___ Document extract

But ASIC’s case points to the fact that Mr Monks had negotiated a discount and paid $5,024.18 in the previous year. If that paid amount is used as the baseline, the renewal price rise would be 39.9 per cent. The example illustrates the regulator’s concern: customers reading the renewal notice might interpret the change as modest, even if the increase from what they actually paid was much larger.
ASIC also alleges that customers had complained to the insurer since 2019 that the comparison was “very misleading”.
RACQ’s public apology and subsequent change to notices
When the issue became public last year, RACQ announced it had stopped the practice and changed its renewal notices to reflect actual pricing changes. The organisation issued a strong apology, saying it was “disappointed this has happened” and apologising to members because the practice “is not in keeping with our high standards or the experience we strive to offer”.
That apology acknowledged a gap between the organisation’s stated standards and the way the renewal comparison had been presented. It also signalled that RACQ accepted the need to change how information was displayed to customers going forward.

______
___ Input data

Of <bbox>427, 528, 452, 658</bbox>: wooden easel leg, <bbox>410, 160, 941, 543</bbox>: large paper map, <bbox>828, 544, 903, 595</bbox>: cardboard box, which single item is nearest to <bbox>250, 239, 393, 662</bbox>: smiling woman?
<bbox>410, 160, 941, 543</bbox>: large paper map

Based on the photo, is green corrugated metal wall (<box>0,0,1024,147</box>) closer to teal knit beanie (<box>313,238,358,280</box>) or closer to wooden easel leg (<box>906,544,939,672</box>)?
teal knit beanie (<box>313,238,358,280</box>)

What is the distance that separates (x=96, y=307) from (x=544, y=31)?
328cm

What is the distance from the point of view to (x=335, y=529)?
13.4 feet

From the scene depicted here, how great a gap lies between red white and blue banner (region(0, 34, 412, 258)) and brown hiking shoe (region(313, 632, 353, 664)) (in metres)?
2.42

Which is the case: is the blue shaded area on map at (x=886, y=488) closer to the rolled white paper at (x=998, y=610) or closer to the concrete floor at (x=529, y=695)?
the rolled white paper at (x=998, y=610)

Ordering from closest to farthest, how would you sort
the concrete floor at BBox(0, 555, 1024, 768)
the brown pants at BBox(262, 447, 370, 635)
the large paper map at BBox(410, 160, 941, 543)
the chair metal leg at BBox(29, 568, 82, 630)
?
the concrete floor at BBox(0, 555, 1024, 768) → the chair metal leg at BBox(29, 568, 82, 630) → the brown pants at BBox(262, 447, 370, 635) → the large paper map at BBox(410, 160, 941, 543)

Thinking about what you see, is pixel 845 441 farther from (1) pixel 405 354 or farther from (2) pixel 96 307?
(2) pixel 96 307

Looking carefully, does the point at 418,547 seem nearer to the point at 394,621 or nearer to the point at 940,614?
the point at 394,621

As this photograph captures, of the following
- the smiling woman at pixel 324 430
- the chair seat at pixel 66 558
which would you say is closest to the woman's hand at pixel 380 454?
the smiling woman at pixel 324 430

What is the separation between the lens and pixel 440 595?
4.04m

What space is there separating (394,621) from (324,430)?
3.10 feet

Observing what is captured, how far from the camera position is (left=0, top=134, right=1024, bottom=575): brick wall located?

______

▶ Complete the following
(A) Can you write out the passage from the article on RACQ's renewal notices, starting at "RACQ’s public apology" and ending at "customers going forward."?
(B) Turn the entries into a JSON list of strings, one string per line with blank lines left out, starting at the line containing "What is the distance that" and ending at the last line of the entries.

▶ Task results
(A)
RACQ’s public apology and subsequent change to notices
When the issue became public last year, RACQ announced it had stopped the practice and changed its renewal notices to reflect actual pricing changes. The organisation issued a strong apology, saying it was “disappointed this has happened” and apologising to members because the practice “is not in keeping with our high standards or the experience we strive to offer”.
That apology acknowledged a gap between the organisation’s stated standards and the way the renewal comparison had been presented. It also signalled that RACQ accepted the need to change how information was displayed to customers going forward.

(B)
[
  "What is the distance that separates (x=96, y=307) from (x=544, y=31)?",
  "328cm",
  "What is the distance from the point of view to (x=335, y=529)?",
  "13.4 feet",
  "From the scene depicted here, how great a gap lies between red white and blue banner (region(0, 34, 412, 258)) and brown hiking shoe (region(313, 632, 353, 664)) (in metres)?",
  "2.42",
  "Which is the case: is the blue shaded area on map at (x=886, y=488) closer to the rolled white paper at (x=998, y=610) or closer to the concrete floor at (x=529, y=695)?",
  "the rolled white paper at (x=998, y=610)",
  "Ordering from closest to farthest, how would you sort",
  "the concrete floor at BBox(0, 555, 1024, 768)",
  "the brown pants at BBox(262, 447, 370, 635)",
  "the large paper map at BBox(410, 160, 941, 543)",
  "the chair metal leg at BBox(29, 568, 82, 630)",
  "?",
  "the concrete floor at BBox(0, 555, 1024, 768) → the chair metal leg at BBox(29, 568, 82, 630) → the brown pants at BBox(262, 447, 370, 635) → the large paper map at BBox(410, 160, 941, 543)",
  "Thinking about what you see, is pixel 845 441 farther from (1) pixel 405 354 or farther from (2) pixel 96 307?",
  "(2) pixel 96 307",
  "Looking carefully, does the point at 418,547 seem nearer to the point at 394,621 or nearer to the point at 940,614?",
  "the point at 394,621",
  "As this photograph captures, of the following",
  "- the smiling woman at pixel 324 430",
  "- the chair seat at pixel 66 558",
  "which would you say is closest to the woman's hand at pixel 380 454?",
  "the smiling woman at pixel 324 430",
  "What is the separation between the lens and pixel 440 595?",
  "4.04m",
  "What space is there separating (394,621) from (324,430)?",
  "3.10 feet",
  "Observing what is captured, how far from the camera position is (left=0, top=134, right=1024, bottom=575): brick wall located?"
]